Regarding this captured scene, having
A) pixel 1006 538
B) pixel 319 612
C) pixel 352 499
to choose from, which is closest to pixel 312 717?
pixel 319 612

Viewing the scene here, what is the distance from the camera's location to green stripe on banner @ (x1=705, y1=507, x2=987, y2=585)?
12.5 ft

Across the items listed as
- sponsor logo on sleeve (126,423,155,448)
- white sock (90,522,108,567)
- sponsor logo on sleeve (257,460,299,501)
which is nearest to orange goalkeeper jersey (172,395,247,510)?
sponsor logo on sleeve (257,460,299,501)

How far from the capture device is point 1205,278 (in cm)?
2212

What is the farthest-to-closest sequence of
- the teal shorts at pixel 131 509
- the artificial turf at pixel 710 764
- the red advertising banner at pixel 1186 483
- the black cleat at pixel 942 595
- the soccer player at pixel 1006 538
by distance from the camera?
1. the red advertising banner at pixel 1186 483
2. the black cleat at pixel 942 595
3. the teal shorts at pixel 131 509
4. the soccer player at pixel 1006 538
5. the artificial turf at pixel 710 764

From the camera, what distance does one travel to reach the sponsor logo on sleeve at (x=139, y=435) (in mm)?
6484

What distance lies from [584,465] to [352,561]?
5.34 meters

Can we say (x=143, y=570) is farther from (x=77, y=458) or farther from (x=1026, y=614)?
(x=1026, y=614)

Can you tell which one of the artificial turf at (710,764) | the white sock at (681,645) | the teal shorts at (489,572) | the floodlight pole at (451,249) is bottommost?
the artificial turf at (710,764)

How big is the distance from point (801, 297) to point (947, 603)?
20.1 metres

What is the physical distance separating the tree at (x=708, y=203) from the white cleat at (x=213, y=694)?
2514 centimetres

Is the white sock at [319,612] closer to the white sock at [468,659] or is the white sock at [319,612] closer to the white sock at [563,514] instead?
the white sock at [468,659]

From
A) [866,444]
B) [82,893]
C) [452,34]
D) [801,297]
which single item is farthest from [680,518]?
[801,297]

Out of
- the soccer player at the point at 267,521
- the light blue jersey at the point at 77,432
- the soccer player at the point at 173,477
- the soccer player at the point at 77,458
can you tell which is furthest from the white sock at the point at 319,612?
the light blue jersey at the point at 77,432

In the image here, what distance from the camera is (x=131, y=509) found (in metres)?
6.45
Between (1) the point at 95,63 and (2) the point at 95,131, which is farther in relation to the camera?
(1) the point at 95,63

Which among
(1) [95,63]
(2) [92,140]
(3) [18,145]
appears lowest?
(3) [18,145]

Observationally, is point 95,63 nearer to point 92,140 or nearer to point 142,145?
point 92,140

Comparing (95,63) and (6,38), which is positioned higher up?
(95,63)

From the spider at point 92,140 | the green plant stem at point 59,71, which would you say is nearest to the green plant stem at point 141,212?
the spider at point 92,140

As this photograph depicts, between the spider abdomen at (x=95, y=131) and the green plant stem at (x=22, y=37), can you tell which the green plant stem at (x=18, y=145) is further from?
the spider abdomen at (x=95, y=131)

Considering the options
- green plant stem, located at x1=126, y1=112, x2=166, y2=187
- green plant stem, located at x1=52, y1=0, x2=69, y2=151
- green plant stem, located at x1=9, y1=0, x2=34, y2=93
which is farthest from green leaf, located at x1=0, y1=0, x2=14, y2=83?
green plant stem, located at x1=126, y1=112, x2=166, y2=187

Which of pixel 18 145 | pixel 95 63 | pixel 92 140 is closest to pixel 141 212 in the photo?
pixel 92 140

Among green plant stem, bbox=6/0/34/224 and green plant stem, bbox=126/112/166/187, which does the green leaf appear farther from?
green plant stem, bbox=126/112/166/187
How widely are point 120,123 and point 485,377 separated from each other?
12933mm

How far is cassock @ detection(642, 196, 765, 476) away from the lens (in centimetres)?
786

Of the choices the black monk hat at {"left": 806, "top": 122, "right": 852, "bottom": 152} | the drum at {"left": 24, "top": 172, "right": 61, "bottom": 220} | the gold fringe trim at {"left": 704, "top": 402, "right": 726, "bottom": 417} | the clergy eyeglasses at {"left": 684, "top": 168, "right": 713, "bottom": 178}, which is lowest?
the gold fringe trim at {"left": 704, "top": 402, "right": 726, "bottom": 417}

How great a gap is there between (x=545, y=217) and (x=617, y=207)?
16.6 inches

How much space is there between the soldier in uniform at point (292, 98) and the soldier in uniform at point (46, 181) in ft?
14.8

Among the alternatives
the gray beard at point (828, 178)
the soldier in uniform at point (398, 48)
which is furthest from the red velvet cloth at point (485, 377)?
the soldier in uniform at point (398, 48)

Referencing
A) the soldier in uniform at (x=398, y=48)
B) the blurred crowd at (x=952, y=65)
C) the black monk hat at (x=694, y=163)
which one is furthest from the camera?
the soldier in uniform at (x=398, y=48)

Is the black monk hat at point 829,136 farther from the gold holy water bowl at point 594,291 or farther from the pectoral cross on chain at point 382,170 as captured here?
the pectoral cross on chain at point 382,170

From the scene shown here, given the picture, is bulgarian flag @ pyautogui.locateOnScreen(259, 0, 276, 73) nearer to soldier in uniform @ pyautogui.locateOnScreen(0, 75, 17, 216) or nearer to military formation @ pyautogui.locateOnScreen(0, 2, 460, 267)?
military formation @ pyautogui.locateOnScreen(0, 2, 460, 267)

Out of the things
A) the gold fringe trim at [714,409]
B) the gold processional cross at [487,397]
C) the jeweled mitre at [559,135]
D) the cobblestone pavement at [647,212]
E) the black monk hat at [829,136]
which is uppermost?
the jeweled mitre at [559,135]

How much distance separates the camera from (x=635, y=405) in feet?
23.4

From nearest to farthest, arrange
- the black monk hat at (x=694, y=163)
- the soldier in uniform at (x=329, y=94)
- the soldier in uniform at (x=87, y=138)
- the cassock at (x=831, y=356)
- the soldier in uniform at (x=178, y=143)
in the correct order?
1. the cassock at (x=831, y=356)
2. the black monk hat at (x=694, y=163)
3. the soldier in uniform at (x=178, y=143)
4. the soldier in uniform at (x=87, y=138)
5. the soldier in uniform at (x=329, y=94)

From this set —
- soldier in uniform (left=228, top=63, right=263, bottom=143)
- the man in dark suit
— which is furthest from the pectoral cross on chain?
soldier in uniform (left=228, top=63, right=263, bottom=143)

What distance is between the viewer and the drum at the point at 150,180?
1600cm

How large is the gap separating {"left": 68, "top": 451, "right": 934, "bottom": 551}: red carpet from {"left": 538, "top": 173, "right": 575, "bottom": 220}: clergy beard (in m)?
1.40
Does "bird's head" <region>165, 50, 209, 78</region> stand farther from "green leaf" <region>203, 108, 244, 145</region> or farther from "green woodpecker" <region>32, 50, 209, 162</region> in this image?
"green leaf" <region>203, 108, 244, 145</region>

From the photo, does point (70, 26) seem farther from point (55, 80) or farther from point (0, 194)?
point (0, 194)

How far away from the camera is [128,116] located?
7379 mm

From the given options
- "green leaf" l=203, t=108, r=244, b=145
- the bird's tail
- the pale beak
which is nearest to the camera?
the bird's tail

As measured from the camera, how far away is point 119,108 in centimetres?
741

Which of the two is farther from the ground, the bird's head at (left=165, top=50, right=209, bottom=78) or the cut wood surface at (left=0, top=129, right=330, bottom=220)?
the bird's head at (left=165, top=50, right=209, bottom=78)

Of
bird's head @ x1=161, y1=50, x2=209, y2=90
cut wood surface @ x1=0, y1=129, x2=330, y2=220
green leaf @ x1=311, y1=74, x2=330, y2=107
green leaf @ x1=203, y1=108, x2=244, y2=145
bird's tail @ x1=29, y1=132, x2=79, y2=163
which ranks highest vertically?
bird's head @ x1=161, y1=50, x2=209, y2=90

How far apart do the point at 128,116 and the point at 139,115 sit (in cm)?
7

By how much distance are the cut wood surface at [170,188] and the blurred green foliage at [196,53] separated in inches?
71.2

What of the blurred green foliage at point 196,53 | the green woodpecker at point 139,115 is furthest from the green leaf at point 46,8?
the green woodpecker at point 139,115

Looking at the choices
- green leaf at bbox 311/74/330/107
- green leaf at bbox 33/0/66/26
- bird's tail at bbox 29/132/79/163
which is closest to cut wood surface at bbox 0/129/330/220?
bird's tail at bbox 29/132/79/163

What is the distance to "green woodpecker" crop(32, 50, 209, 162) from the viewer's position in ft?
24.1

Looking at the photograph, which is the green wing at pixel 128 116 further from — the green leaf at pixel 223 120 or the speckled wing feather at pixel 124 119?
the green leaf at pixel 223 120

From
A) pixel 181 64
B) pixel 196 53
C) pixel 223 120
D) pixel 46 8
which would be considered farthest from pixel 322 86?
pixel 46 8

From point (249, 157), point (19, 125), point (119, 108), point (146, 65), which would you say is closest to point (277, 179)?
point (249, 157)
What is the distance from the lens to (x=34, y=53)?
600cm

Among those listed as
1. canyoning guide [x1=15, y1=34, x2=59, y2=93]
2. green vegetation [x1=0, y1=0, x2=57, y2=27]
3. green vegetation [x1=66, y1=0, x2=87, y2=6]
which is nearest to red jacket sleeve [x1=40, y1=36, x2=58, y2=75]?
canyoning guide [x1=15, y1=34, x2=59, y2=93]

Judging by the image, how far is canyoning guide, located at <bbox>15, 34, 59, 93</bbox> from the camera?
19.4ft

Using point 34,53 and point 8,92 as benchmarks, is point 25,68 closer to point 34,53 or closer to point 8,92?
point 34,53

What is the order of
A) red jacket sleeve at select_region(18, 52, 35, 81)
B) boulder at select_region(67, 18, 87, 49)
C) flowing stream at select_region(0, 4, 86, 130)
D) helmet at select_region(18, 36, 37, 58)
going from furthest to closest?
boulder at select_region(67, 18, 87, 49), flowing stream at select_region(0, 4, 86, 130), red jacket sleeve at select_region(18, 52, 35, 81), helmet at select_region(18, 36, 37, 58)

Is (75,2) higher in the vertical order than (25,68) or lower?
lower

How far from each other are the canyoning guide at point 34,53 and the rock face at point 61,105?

========================================================================

Work to complete: Repeat exactly, and only, the lines from the line containing "Among those listed as" through the last line of the records above, both included.

Exercise output:
Among those listed as
1. canyoning guide [x1=15, y1=34, x2=59, y2=93]
2. green vegetation [x1=0, y1=0, x2=57, y2=27]
3. green vegetation [x1=66, y1=0, x2=87, y2=6]
which is nearest to red jacket sleeve [x1=40, y1=36, x2=58, y2=75]?
canyoning guide [x1=15, y1=34, x2=59, y2=93]

Judging by the image, how far is canyoning guide, located at <bbox>15, 34, 59, 93</bbox> from the camera?
19.4ft

Using point 34,53 and point 8,92 as benchmarks, is point 25,68 closer to point 34,53 or closer to point 8,92?
point 34,53

What is the order of
A) red jacket sleeve at select_region(18, 52, 35, 81)
B) boulder at select_region(67, 18, 87, 49)
C) flowing stream at select_region(0, 4, 86, 130)
D) helmet at select_region(18, 36, 37, 58)
going from furthest to closest?
boulder at select_region(67, 18, 87, 49), flowing stream at select_region(0, 4, 86, 130), red jacket sleeve at select_region(18, 52, 35, 81), helmet at select_region(18, 36, 37, 58)

Is (75,2) higher in the vertical order than (25,68) or lower?
lower

How far from each other are the canyoning guide at point 34,53 and the rock face at point 61,105?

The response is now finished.